There’s a penny-sized bullet hole in the desk used by Republicans when they speak on the floor of the House, a memento of the worst terrorist attack ever on Congress. On March 1, 1954, four Puerto Rican nationalists opened fire from the visitors’ gallery above the chamber. They sprayed some 30 shots around the hall and wounded five lawmakers, one seriously. Amazingly, no one was killed even though some 240 members were on the floor at the time of the shooting, which happened 50 years ago Monday. Bullets penetrating the Republican desk barely missed Majority Leader Charles Halleck, R-Ind., who was hit by flying splinters. It was a stunning act of violence in a body that, despite its openness to the public, had been relatively violence-free in its first century and a half.

There had been isolated incidents of lawmakers assaulting each other. President Andrew Jackson narrowly escaped an assassin outside the Capitol Rotunda in 1835. In 1915, a Harvard professor protesting U.S. policy toward Germany destroyed two Senate rooms with a bomb. A Vietnam War protester set off a bomb in a Senate restroom in 1971. The first metal detectors at the Capitol did not appear until 1976. It was not until 1998, when a man with a history of mental illness shot and killed two Capitol Police officers, that the need to deal with security threats took on a real sense of urgency. Then came Sept. 11, 2001, when many believe that the real destination of the fourth hijacked plane that crashed in Pennsylvania was the Capitol. Since then, the police force has grown substantially, streets around the Capitol are barricaded and visitors are closely monitored.

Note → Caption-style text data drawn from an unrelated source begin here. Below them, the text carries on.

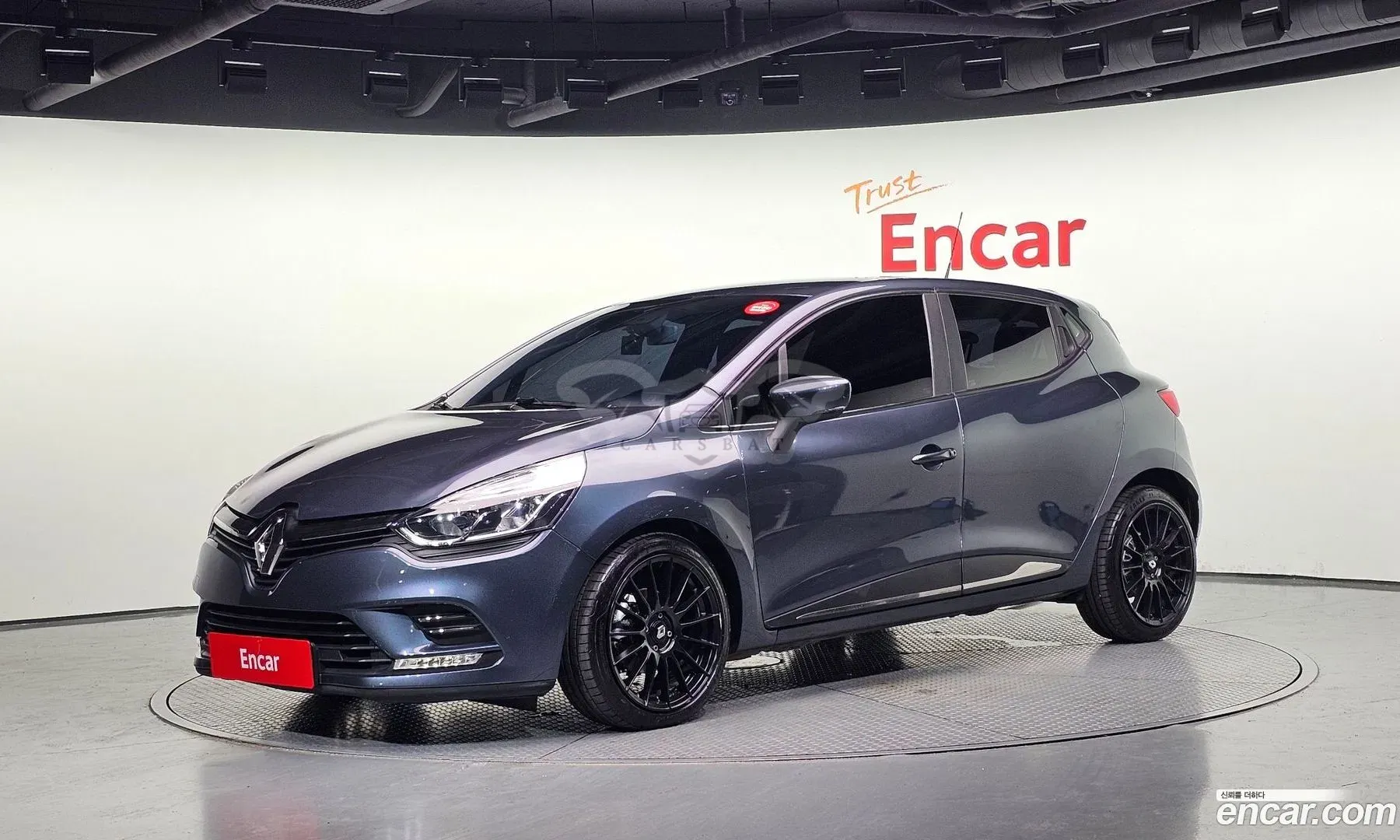 Renault-koreasamsung Cilo ZEN 2019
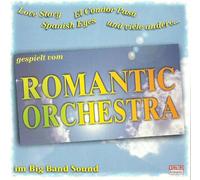 Romantic Orchestra - incl. My Bonny is over the Ocean [Easy Listening Happy Sound]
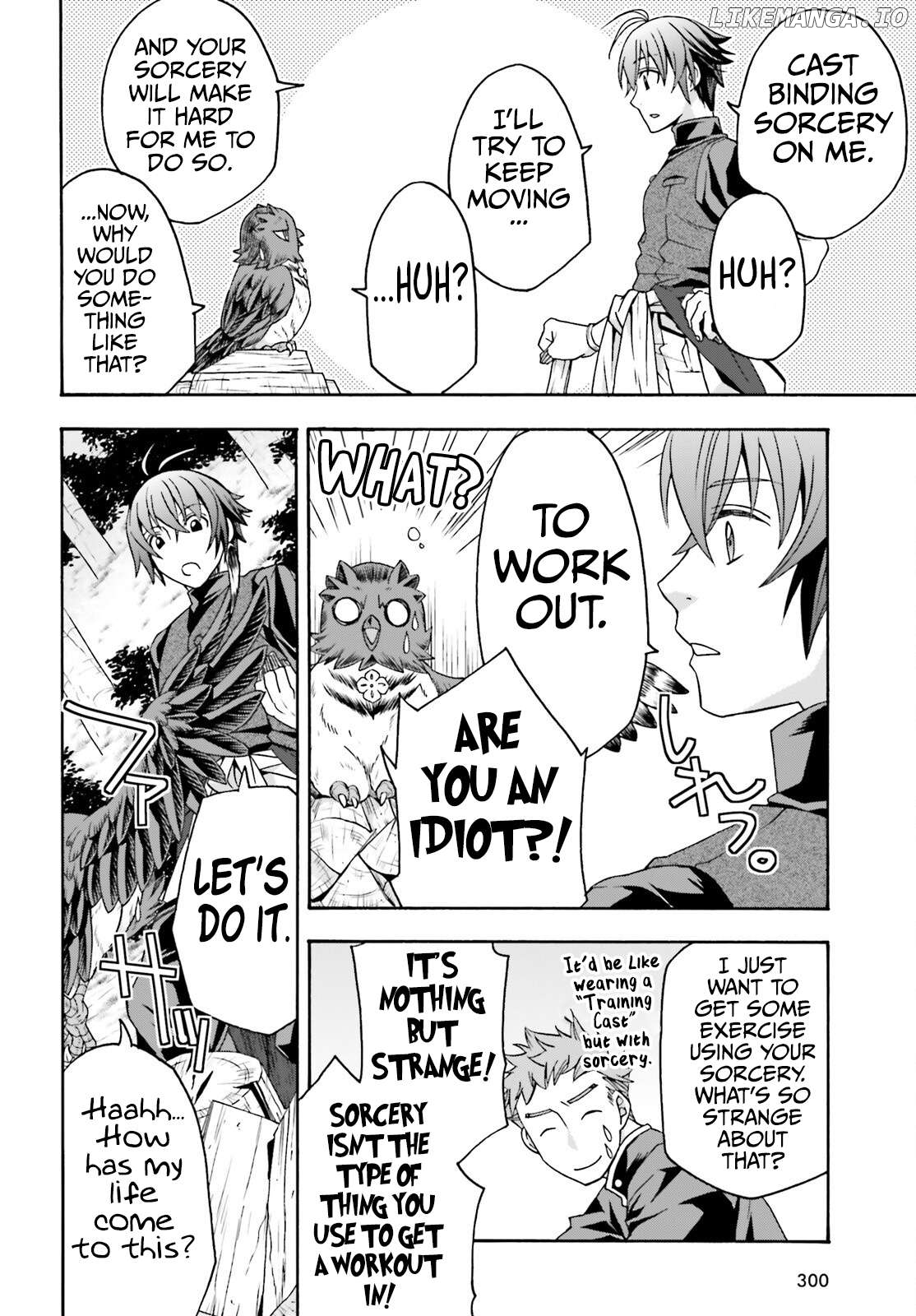 The Wrong Way To Use Healing Magic Chapter 76 - page 33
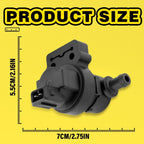 Fuel Vapor Canister Purge Valve for Mercedes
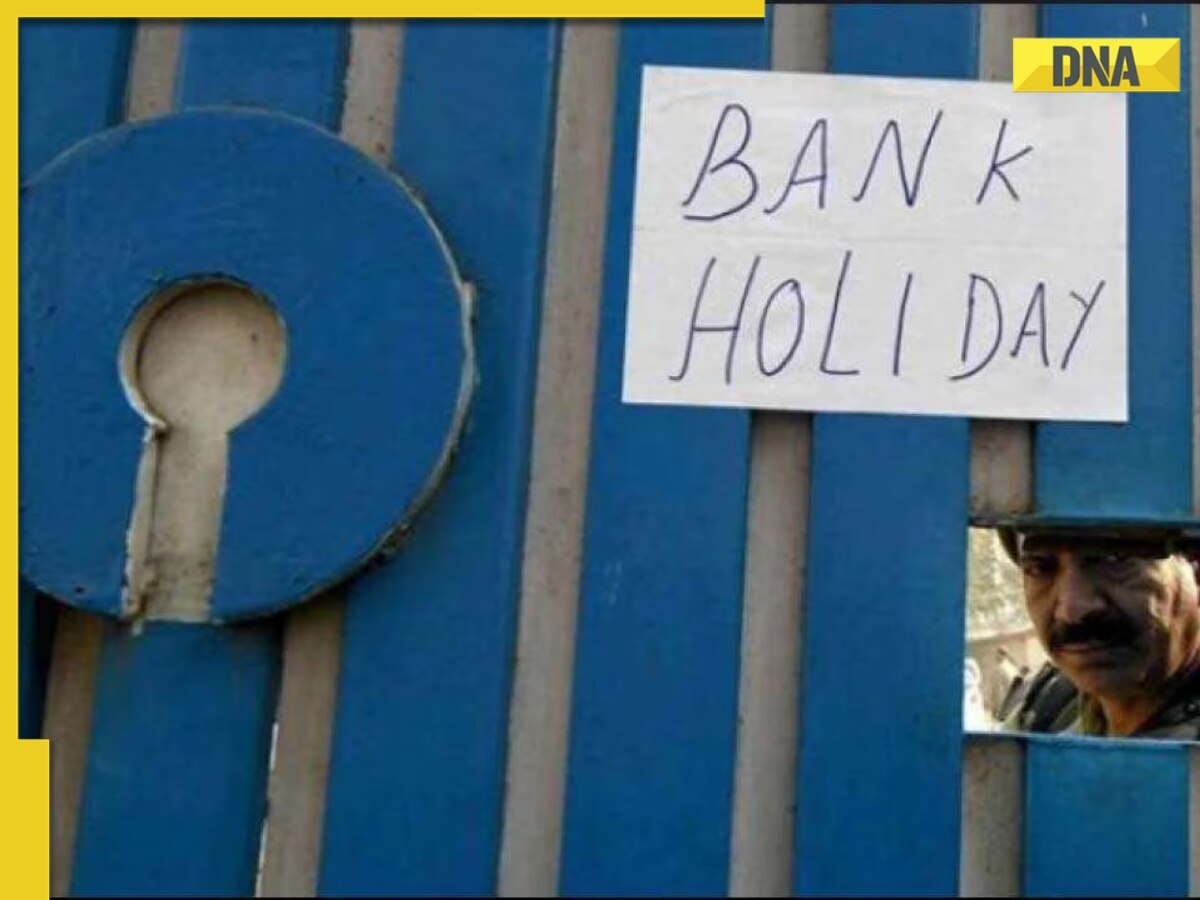 Bank Holidays April 2023: City-wise list and days when branches will remain closed in first week of April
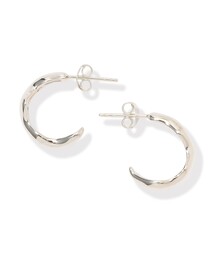 BAR Jewellery Piega Earrings With Pearl ピアス（ピアス（両耳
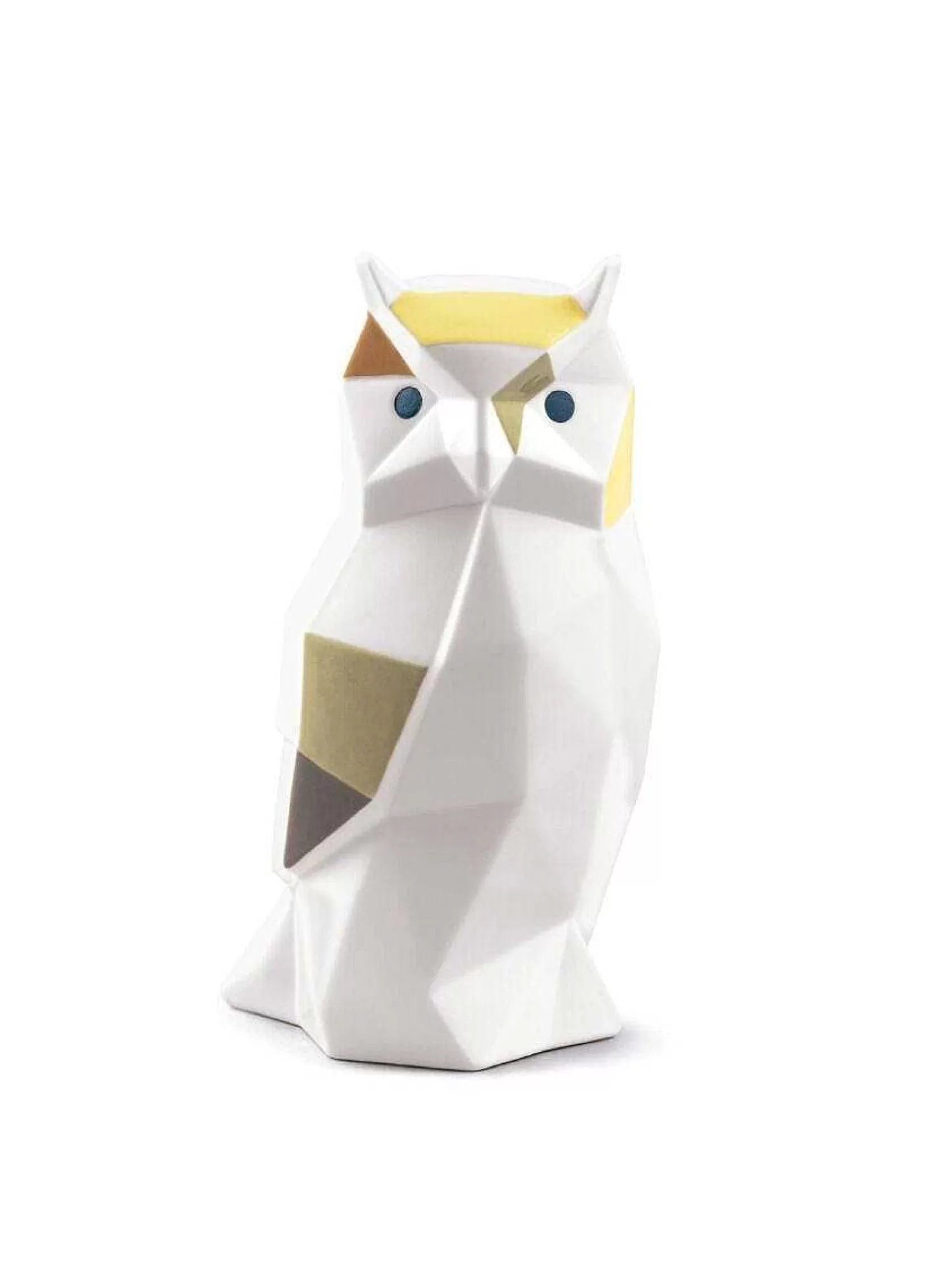 Lladró Owl Figurine^ Design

For the first time, lawmakers are considering legislation on how to reorganize Congress in the event of a catastrophic attack that would kill or incapacitate hundreds of lawmakers.
More details at link.
Posted by:Dar

#2  Ask Sen. Sumner if there was violence in the Capitol prior 1954.
Posted by: Shipman   2004-2-28 7:52:34 PM  

#1  President Carter freed the Puerto Ricans in 1979

...and wasn't I shocked to read that. Another highlight of his presidential legacy.